Likewise, I think it is the right choice to regulate, but not to ban, cigarettes and alcohol, since the addictive nature of the first and the intoxicating effects of the second can compromise a person’s autonomy. In the case of marijuana, on the other hand, I think that it is absolutely unjust that it has been made illegal and that people have been jailed for its possession. It is not a powerful drug, and does not limit people’s autonomy to the degree that an absolute ban is justified. More generally, I think many of the laws surrounding drug possession in the United States are good examples of unjust laws—some of them banning substances with insufficient justification, others imposing unduly harsh penalties for crimes of a non-violent nature. (As I wrote elsewhere, punishments are only justifiable insofar as they act as effective deterrents.) But let me return to the main subject.

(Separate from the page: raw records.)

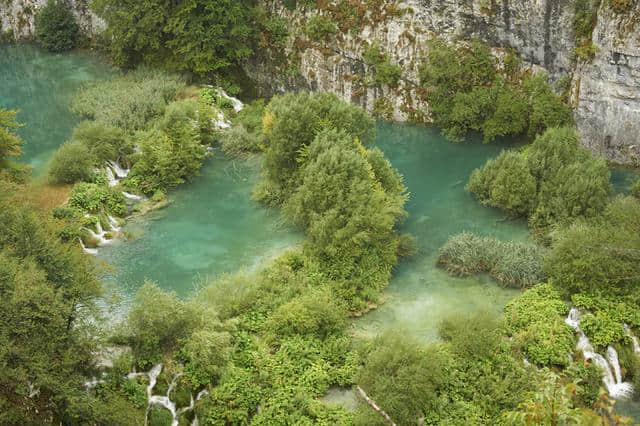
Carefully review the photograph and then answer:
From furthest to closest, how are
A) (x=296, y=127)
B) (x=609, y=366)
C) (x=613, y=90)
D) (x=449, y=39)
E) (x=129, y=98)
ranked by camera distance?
(x=449, y=39), (x=129, y=98), (x=613, y=90), (x=296, y=127), (x=609, y=366)

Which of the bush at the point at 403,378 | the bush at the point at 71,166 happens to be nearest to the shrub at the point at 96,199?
the bush at the point at 71,166

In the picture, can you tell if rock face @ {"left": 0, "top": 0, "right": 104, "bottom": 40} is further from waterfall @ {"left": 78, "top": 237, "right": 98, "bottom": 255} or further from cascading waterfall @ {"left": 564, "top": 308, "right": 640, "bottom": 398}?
cascading waterfall @ {"left": 564, "top": 308, "right": 640, "bottom": 398}

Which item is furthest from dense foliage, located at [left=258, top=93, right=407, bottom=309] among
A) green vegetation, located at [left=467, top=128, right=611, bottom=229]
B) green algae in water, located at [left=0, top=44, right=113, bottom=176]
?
green algae in water, located at [left=0, top=44, right=113, bottom=176]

This hierarchy of rights conception is obviously quite abstract, and without deliberate care will not be put into practice. In the above case of the ten people, I doubt that the one injured party would be able to prevail upon the nine healthy ones to give up a fraction of their food. The poor fellow might starve.

This is a constant danger in any community: the tyranny of the powerful. The powerful might be a majority, a race, a sex, or a class. This is one reason why I think government is a necessary institution in any large community. I do not see, in other words, how justice could be enforced in an anarchic system; and for this reason I am generally hostile to anarchism. Without a government, what would prevent the strong from preying on the weak? An anarchist will easily retort that the government is far from an ethically perfect entity, and indeed the state has often become the very thing we need protection against. This is true, and to prevent this careful measures must be taken.

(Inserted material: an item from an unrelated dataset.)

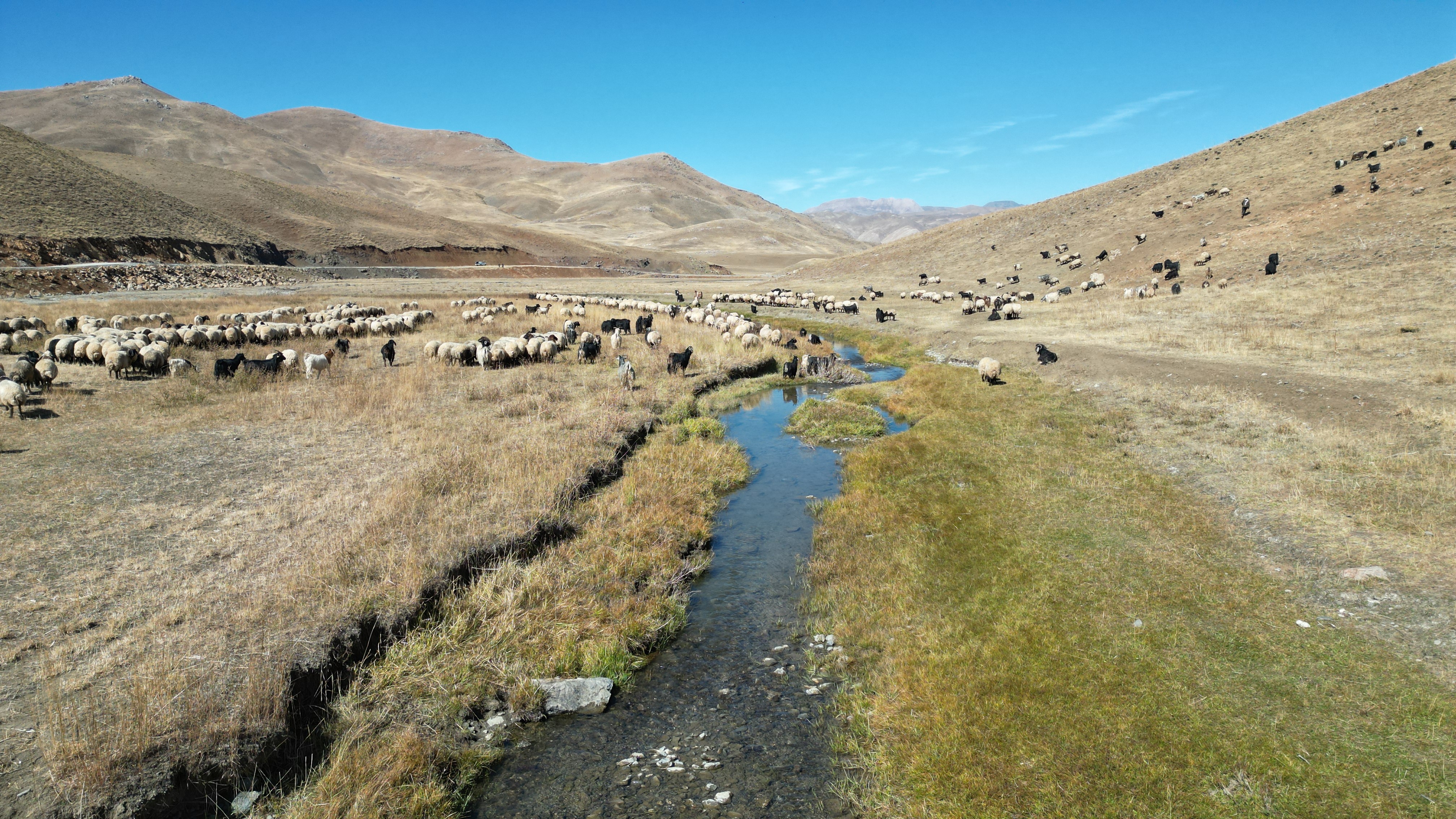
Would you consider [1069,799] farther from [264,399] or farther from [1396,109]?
[1396,109]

The strategy used in the United States is a model example: divide up the government’s powers between different branches, with checks and balances between them. A division of powers between different levels of government and regions of the country—in other words, Federalism—is also an excellent practical measure against state tyranny. All the powers of each branch of government must be made explicit in a constitution, thus making any breaches easy to detect. Periodic elections also help to hold the government accountable to the people, as well as to prevent any one individual from accumulating too much power. Sad to say, no government and no constitution will ever be immune to totalitarian impulses, which is why a free press and an active, vigilant citizenry are necessary for a healthy state. But this is an essay on justice, not a plan of government.

The most just societies are those that keep the hierarchy of rights most clearly in view. When a just government balances the right of one person to buy thirteen private jets against the rights of a beggar to have food and shelter, it always sides with the latter. In general, the more resources, power, and privilege you have, the more justifiable it becomes to curtail your rights to your own property with the aim of redistribution. This is the justification behind welfare, food stamps, and Medicare; this is the reason why we have a graduated income tax. If you have one billion dollars, it does not appreciably affect your autonomy to be deprived of a large percentage of your income. On the other hand, government welfare programs allow worse-off people to stay alive and to find work, which are fundamental to their autonomy.

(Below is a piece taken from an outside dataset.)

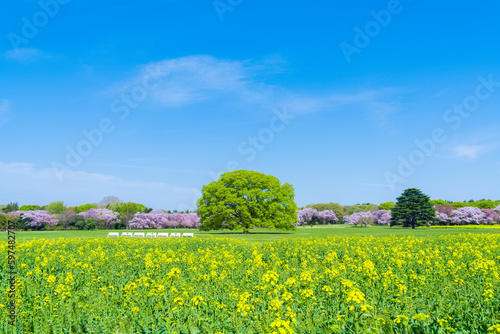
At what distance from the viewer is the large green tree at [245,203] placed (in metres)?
46.2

The above sketch is my preferred solution to the problem of creating a standard of justice. A system of rights, ordered into a hierarchy, allows each citizen a definite sphere of autonomy. This is important, because I think every person should be an authority over themself. Nobody knows your needs and desires better than you do; thus you are the person who best knows how to secure your own livelihood and attain your own happiness. Allowing people to order their own lives is not only good for each person individually, but is also good for the society as a whole. When people can think for themselves and reap the benefits of their own innovations, it provides both the means and motivations for a thriving society.